Edit: And then there is this

https://addons.mozilla.org/en-GB/firefox/addon/transkriptor-audio-to-text/

Regards

werewulf75
October 27th, 2024, 06:55 PM
Complete voice support should be integral to the OS, not just TTS and STT, but actual operation of the OS and apps through interactive voice control so that particularly visually impaired and blind users could use their computers easily. Users with various other disabilities would likewise benefit, e.g. those unable to use KB and mouse. If this has to be done at the WM/DE level, fine, so let it be at the default one. Relevant APIs should be provided for 3rd party developers so their apps could easily integrate into this. The technology is there.

tderflinger
October 29th, 2024, 08:05 AM
Yes, I also think integration at the OS level would be preferable to just in the desktop GUI level. For example, I might want to generate a voice file out of a text in the console. One standard command would be great here. Also, 3rd party applications might want to tap into voice capability, so some form of API would be nice.

grahammechanical
October 29th, 2024, 12:20 PM
Yes, I also think integration at the OS level would be preferable to just in the desktop GUI level

How would you define "OS level." In my mind that would be the Linux Kernel. An internet search reveals many offerings. They seem to be applications. Some are command line only but they are still applications running on a distribution running on Linux.

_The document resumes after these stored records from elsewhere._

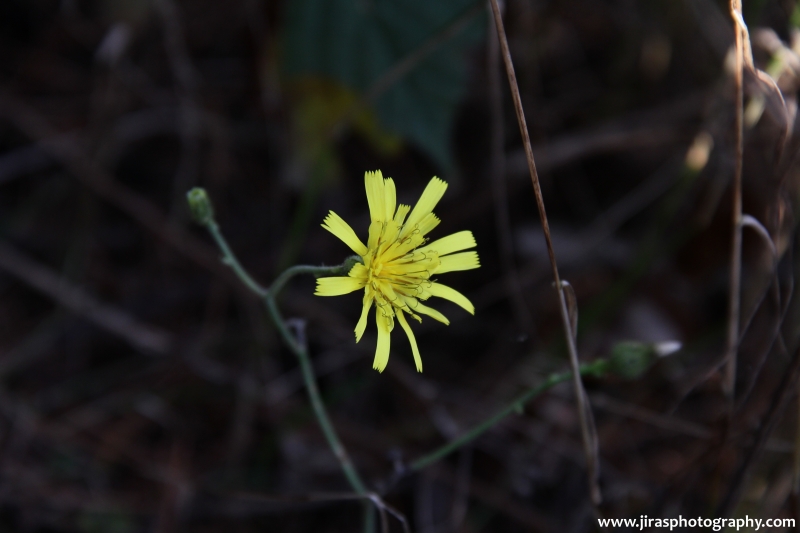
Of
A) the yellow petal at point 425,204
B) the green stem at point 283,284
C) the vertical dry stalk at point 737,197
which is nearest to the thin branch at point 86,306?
the green stem at point 283,284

I have just done a search for devices that do text to speech recognition. In my opinion it would be cheaper to pay a friend to spend an hour or two reading to you than to buy one of these devices. A person could have a cup of tea or coffee and a chat at the same time.

There are solutions around for those who are hearing impaired and visually impaired. If these are the perceived needs.

Regards

Shibblet
October 29th, 2024, 06:43 PM
One of the primary functions of language models (what they call AI), is the ability to (for lack of a better term) "comprehend" what you are saying before turning it into text, and/or computer commands.

Example:

Spoken: "What's the name of that guy in the movie with that thing?"
Heard: "What name fat guy in movie and thadding?"
AI Language Model: "What thename (What's the name) fat-guy (of that guy) inmovie (in the movie) andthadding? (with that thing?)

Reply:
Co-Pilot: "Let me direct you to Bing."
Alexa: "Here are movies featuring fat guys."
Google: "Here is a list of movies featuring Andy Thadding"

The interpretation of what is said, to how the computer "comprehends" and translates to text is one of the hardest things to overcome. It's almost impossible to do this anymore without a language model (AI). It translates what it hears into what's "most likely" to have been said by processing things like language, grammar, and sentence structure.

This is why Microsoft has their "Co-Pilot," Google has "Google AI," Brave-Browser has "Leo," etc. These are all web-interface designed to assist the user as quickly and efficiently as possible.

grahammechanical
October 29th, 2024, 08:51 PM
If I remember correctly from years ago - speech to computer commands programs had to be trained to fit the users speech methods and accent. Even then results were far from accurate.

Regards

tderflinger
October 30th, 2024, 12:38 PM
Yes, I think at the Kernel level would be too deep. The kernel already is very big. I think the best would be a daemon that exposes a speech API. The speech API would be TTS and STT. Alternatively, at least bundling a best-in-breed open source speech synthesizer and speech recognizer at the distribution level. For example Ubuntu desktop could bundle by default an open source TTS/STT application. Then, users would not need to install anything if they needed speech capabilities.

GNOME Speech is great, but what about terminal users in Ubuntu server edition? Also, there is KDE and all the other window systems, will they define their own APIs?